EXERCISE REQUIREMENTS: The lines below starting at the line containing "proteínas es bajo." and ending at the line containing "Digestión de carbohidratos" are to be repeated exactly, with both ends kept and nothing else added.

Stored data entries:

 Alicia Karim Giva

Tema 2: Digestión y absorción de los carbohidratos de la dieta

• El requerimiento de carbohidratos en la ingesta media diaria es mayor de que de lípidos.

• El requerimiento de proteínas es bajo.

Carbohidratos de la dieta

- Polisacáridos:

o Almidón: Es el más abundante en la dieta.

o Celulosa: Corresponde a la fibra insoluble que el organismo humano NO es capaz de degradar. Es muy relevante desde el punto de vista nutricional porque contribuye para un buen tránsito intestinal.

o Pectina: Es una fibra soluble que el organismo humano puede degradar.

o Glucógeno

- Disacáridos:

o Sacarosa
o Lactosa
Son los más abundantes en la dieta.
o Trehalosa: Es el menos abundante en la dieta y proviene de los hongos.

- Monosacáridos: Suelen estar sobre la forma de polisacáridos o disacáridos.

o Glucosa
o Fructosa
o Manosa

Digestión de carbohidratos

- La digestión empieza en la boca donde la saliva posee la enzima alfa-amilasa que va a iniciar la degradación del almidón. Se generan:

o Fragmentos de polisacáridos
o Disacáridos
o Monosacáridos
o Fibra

RESPONSE TO THIS TASK:
• El requerimiento de proteínas es bajo.

Carbohidratos de la dieta

- Polisacáridos:

o Almidón: Es el más abundante en la dieta.

o Celulosa: Corresponde a la fibra insoluble que el organismo humano NO es capaz de degradar. Es muy relevante desde el punto de vista nutricional porque contribuye para un buen tránsito intestinal.

o Pectina: Es una fibra soluble que el organismo humano puede degradar.

o Glucógeno

- Disacáridos:

o Sacarosa
o Lactosa
Son los más abundantes en la dieta.
o Trehalosa: Es el menos abundante en la dieta y proviene de los hongos.

- Monosacáridos: Suelen estar sobre la forma de polisacáridos o disacáridos.

o Glucosa
o Fructosa
o Manosa

Digestión de carbohidratos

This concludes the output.